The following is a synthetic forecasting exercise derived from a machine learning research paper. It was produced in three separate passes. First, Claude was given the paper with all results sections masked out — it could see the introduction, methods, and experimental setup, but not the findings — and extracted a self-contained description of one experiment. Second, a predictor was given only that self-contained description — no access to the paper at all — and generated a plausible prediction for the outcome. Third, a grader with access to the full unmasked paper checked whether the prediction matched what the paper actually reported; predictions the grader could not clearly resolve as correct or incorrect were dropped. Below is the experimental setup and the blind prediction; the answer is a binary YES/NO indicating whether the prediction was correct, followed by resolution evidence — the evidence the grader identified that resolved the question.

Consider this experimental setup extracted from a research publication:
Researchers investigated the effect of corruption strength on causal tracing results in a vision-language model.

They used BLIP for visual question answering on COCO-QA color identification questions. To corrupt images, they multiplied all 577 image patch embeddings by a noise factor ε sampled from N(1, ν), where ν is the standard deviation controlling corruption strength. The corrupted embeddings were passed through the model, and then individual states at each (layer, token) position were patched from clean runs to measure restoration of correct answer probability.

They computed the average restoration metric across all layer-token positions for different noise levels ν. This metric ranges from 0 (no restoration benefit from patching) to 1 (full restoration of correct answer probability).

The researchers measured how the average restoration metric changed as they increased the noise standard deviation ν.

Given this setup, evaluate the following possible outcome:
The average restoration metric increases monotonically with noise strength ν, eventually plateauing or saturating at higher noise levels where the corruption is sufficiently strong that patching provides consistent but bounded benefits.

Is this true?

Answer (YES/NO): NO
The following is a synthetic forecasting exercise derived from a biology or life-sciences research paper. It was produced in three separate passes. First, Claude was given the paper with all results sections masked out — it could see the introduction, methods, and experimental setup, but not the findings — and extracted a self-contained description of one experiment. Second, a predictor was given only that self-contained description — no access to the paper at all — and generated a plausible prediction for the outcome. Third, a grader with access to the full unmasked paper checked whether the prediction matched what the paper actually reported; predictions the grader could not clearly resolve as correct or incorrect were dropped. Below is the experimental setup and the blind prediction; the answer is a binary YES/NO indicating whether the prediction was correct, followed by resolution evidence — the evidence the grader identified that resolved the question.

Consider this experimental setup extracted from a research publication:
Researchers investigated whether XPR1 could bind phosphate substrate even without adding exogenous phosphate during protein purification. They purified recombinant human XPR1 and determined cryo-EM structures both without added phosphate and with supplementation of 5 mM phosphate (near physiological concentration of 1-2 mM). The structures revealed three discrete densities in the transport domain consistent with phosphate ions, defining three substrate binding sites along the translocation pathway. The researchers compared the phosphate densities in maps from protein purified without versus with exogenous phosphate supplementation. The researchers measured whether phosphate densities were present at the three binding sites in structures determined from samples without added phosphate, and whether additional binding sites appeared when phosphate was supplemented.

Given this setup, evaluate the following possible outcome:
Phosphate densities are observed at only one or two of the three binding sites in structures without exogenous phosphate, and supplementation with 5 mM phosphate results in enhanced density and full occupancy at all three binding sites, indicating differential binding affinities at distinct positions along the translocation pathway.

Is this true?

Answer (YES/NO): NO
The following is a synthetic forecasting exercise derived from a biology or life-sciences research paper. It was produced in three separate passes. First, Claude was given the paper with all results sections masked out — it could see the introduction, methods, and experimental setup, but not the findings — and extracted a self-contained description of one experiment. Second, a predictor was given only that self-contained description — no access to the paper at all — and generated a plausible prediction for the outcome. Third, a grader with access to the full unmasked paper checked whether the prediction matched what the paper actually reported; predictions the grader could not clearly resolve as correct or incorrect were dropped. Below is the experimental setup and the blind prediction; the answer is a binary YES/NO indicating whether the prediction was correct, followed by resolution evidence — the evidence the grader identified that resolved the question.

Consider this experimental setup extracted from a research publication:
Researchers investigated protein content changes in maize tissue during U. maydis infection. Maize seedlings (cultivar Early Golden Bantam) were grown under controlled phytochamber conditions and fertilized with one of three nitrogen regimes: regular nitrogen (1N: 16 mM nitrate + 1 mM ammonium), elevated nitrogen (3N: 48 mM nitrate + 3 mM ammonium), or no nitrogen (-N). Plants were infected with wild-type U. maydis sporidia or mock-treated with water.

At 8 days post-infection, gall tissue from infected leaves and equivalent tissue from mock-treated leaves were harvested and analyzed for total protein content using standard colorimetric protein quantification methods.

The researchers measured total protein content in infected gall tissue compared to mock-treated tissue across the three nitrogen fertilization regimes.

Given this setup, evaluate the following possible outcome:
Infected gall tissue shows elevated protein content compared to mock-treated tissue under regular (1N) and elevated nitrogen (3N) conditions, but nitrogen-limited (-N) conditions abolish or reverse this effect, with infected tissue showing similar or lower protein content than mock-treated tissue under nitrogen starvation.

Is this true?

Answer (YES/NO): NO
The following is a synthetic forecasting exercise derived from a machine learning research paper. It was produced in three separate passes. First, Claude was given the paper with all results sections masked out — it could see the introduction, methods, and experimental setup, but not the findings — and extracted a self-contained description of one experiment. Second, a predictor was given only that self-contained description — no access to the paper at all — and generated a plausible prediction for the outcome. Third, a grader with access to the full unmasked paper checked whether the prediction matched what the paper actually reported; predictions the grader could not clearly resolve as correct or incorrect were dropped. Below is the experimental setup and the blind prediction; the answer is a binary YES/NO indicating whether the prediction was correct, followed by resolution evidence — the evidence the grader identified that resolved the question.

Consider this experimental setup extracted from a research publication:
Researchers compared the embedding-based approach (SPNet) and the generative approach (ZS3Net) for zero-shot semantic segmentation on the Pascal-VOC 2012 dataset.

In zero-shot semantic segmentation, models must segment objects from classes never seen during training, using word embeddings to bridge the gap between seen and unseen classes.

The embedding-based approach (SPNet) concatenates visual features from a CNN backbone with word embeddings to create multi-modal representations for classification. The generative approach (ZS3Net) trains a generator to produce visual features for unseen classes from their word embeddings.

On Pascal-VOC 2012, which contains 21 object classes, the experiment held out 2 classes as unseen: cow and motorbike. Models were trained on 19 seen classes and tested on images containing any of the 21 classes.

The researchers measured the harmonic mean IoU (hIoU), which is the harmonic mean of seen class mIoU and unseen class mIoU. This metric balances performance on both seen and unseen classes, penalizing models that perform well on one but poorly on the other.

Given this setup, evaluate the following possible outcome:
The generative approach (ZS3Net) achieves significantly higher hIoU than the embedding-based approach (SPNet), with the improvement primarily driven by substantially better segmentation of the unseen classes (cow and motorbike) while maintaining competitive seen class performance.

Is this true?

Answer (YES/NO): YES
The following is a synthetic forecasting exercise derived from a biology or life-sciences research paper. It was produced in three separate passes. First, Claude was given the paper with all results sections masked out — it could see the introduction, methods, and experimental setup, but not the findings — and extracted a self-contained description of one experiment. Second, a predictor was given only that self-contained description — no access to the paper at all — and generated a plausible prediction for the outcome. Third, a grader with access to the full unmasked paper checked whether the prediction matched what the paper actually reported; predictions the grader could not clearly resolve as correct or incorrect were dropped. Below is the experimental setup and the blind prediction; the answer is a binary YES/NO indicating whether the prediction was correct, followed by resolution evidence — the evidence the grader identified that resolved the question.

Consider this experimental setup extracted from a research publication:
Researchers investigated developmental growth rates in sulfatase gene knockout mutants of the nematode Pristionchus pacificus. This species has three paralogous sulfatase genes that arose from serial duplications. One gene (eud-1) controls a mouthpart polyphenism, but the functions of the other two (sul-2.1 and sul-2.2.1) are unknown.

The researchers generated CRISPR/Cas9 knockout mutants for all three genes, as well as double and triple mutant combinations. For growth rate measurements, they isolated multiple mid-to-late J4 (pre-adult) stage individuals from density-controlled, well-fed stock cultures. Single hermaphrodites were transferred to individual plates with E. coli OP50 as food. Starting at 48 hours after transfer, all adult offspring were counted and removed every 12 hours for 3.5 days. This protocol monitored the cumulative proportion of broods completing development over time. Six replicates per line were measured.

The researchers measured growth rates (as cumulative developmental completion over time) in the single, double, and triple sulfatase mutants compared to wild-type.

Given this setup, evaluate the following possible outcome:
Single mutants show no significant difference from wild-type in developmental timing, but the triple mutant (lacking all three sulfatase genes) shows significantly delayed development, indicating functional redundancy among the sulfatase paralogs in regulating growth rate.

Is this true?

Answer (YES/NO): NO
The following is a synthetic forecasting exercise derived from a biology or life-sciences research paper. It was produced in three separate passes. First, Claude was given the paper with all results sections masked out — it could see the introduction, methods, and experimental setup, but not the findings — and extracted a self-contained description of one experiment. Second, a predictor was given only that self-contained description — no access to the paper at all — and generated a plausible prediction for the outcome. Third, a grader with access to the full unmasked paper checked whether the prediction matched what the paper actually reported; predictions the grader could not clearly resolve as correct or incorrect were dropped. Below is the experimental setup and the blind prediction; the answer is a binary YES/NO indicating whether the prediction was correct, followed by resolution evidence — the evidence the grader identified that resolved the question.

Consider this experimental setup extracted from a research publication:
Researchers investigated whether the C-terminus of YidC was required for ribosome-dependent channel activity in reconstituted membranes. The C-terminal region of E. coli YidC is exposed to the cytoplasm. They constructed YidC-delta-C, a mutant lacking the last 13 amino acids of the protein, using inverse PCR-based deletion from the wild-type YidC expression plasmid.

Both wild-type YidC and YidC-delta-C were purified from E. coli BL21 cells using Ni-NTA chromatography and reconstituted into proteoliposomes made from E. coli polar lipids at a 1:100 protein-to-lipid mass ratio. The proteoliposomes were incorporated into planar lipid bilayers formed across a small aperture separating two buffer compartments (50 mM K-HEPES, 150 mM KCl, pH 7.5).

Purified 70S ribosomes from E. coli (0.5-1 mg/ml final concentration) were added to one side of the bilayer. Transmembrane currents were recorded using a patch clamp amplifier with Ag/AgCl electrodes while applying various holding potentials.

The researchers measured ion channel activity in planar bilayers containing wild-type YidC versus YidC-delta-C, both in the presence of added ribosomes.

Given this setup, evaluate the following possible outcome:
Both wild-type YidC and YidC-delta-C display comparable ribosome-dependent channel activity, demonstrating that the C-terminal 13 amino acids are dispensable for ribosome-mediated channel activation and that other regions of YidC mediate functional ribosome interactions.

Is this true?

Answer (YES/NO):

★ ★ ★ ★

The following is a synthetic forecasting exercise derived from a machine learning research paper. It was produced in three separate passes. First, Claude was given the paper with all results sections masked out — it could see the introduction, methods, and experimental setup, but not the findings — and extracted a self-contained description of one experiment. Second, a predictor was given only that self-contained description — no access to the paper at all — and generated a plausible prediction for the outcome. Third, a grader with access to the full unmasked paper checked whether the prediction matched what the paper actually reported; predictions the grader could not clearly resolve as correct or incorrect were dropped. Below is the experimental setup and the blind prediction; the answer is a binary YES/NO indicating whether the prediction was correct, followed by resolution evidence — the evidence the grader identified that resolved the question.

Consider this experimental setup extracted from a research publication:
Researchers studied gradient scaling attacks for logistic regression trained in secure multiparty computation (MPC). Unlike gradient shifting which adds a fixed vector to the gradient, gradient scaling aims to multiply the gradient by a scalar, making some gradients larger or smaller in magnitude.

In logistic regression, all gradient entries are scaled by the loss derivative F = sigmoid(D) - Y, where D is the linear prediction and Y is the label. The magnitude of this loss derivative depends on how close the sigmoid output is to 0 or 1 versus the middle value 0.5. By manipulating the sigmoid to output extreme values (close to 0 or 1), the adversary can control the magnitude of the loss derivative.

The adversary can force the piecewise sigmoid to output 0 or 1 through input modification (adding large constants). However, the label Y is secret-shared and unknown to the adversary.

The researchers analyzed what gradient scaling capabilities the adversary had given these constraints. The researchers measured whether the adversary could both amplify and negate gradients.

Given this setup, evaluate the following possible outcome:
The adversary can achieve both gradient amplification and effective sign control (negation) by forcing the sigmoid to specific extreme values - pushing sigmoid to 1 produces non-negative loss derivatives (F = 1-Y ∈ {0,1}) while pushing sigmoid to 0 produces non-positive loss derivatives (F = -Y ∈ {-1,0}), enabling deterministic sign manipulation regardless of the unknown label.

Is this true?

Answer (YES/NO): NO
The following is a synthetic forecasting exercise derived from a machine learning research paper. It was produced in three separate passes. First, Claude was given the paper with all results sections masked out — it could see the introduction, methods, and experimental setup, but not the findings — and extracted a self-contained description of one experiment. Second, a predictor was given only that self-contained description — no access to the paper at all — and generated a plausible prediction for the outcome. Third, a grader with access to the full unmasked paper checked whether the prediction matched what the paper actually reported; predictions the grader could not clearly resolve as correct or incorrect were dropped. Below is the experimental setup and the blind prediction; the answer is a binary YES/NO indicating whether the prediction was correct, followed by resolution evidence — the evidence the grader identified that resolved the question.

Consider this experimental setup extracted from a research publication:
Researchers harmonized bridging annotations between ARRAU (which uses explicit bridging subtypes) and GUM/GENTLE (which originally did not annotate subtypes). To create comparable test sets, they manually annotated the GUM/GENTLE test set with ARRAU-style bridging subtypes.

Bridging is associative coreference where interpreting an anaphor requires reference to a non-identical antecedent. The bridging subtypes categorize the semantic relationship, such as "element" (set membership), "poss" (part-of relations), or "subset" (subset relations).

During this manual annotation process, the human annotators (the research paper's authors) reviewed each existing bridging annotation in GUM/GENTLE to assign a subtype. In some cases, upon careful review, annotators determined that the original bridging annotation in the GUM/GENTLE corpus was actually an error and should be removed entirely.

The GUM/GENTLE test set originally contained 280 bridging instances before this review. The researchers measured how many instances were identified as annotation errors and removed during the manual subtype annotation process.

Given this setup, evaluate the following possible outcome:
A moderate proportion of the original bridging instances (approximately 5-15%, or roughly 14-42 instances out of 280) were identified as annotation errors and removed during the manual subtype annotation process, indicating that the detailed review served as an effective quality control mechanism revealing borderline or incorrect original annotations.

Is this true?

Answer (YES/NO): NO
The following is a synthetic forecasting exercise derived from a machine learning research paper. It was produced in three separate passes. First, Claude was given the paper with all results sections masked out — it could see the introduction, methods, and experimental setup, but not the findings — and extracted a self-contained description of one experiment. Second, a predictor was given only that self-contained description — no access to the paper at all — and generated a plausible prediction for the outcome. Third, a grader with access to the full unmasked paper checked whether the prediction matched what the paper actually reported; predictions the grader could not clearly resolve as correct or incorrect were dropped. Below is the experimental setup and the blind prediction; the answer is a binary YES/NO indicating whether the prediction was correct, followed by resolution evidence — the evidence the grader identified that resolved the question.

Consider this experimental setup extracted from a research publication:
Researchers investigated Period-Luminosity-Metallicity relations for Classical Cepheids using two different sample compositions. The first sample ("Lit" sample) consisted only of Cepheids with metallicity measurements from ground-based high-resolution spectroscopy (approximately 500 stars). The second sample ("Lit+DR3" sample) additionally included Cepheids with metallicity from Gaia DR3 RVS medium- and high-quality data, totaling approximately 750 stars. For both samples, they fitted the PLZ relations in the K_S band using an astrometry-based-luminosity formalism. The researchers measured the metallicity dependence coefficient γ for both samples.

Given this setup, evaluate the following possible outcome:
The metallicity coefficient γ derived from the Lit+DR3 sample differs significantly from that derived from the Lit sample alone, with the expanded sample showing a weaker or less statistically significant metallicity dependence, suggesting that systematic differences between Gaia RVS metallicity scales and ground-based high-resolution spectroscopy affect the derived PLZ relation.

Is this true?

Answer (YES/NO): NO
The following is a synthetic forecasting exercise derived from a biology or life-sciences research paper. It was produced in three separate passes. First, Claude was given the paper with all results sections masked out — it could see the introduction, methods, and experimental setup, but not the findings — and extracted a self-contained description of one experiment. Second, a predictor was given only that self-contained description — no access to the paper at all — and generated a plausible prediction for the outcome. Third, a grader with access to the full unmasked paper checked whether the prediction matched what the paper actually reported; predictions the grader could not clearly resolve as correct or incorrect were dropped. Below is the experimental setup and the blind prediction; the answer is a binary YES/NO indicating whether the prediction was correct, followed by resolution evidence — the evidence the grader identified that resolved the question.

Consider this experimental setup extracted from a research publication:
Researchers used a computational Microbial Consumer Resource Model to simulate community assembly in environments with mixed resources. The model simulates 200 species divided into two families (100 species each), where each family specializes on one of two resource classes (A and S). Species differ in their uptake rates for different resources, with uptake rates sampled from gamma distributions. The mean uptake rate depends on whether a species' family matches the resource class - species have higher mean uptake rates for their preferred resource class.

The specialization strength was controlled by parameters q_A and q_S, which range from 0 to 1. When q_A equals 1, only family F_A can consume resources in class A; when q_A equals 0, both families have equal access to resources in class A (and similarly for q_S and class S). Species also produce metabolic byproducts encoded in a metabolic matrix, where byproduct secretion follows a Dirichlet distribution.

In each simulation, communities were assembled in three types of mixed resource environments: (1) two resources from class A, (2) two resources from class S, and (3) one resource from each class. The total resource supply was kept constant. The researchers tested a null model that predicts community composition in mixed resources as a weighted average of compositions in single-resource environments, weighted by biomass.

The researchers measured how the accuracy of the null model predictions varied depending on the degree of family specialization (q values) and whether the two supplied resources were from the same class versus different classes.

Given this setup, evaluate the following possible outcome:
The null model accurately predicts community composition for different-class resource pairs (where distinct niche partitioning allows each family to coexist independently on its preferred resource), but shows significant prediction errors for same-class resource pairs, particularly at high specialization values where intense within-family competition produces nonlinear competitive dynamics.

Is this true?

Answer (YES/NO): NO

★ ★ ★ ★

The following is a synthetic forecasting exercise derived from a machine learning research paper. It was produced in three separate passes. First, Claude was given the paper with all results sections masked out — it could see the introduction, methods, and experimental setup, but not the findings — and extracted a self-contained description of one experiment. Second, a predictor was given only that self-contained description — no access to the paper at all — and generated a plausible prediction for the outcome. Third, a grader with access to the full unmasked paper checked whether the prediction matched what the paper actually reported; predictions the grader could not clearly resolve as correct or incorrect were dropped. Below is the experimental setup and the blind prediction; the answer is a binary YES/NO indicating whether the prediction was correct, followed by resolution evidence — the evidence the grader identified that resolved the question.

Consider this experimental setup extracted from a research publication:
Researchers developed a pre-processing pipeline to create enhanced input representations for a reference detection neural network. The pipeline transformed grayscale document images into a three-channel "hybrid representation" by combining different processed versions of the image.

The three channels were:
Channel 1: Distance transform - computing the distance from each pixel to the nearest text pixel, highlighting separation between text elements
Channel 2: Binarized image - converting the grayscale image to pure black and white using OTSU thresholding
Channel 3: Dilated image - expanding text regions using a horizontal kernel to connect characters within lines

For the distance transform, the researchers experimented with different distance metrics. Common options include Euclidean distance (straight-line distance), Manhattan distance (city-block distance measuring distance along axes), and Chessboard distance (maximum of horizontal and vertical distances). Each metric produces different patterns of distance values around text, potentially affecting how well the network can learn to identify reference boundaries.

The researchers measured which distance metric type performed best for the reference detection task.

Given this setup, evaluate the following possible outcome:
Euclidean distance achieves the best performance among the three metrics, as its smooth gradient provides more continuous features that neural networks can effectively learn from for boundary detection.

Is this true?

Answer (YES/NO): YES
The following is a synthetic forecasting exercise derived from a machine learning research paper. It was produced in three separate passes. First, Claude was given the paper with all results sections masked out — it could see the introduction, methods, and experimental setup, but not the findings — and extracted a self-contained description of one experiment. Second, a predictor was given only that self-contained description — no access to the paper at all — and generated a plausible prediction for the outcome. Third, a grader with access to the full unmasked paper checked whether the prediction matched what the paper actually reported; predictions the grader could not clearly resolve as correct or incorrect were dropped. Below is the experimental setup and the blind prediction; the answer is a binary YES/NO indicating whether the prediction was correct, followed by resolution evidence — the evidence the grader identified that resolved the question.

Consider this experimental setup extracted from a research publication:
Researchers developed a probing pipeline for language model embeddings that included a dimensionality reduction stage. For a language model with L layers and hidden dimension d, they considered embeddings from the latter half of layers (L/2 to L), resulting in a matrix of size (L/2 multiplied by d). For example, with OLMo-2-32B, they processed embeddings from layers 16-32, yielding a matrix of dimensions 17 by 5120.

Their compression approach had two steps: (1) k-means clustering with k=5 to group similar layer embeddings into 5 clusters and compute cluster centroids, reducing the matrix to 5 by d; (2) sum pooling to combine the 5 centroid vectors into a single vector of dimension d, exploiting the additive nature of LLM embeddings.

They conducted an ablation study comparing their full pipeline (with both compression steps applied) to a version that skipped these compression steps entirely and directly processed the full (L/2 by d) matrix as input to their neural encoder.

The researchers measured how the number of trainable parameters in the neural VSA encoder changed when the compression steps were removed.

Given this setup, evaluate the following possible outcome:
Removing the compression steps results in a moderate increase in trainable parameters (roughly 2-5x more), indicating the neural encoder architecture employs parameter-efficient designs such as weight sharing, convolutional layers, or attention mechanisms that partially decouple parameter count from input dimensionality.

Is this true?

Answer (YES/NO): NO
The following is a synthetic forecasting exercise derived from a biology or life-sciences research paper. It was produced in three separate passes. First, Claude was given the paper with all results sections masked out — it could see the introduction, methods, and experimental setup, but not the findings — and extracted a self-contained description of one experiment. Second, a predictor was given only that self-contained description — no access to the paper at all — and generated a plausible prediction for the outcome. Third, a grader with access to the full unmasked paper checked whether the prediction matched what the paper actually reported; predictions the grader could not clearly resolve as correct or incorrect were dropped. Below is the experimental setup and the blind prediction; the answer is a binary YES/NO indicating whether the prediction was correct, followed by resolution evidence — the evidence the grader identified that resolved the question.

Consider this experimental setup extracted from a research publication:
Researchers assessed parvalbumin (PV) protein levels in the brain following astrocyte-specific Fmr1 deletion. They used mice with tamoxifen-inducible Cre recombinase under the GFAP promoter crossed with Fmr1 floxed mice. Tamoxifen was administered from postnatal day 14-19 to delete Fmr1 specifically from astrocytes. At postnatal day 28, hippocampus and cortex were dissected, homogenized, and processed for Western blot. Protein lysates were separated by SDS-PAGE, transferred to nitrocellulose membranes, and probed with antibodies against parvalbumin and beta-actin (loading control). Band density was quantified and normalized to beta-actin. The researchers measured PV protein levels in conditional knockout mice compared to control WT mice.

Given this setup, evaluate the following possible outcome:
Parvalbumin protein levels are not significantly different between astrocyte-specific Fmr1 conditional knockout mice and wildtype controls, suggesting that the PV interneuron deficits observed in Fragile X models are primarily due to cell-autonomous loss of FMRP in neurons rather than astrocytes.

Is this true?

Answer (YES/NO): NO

★ ★ ★ ★

### [Aim of the task]
Say how many lines above contain "regions", and give no words besides the number.

### [Exercise result]
2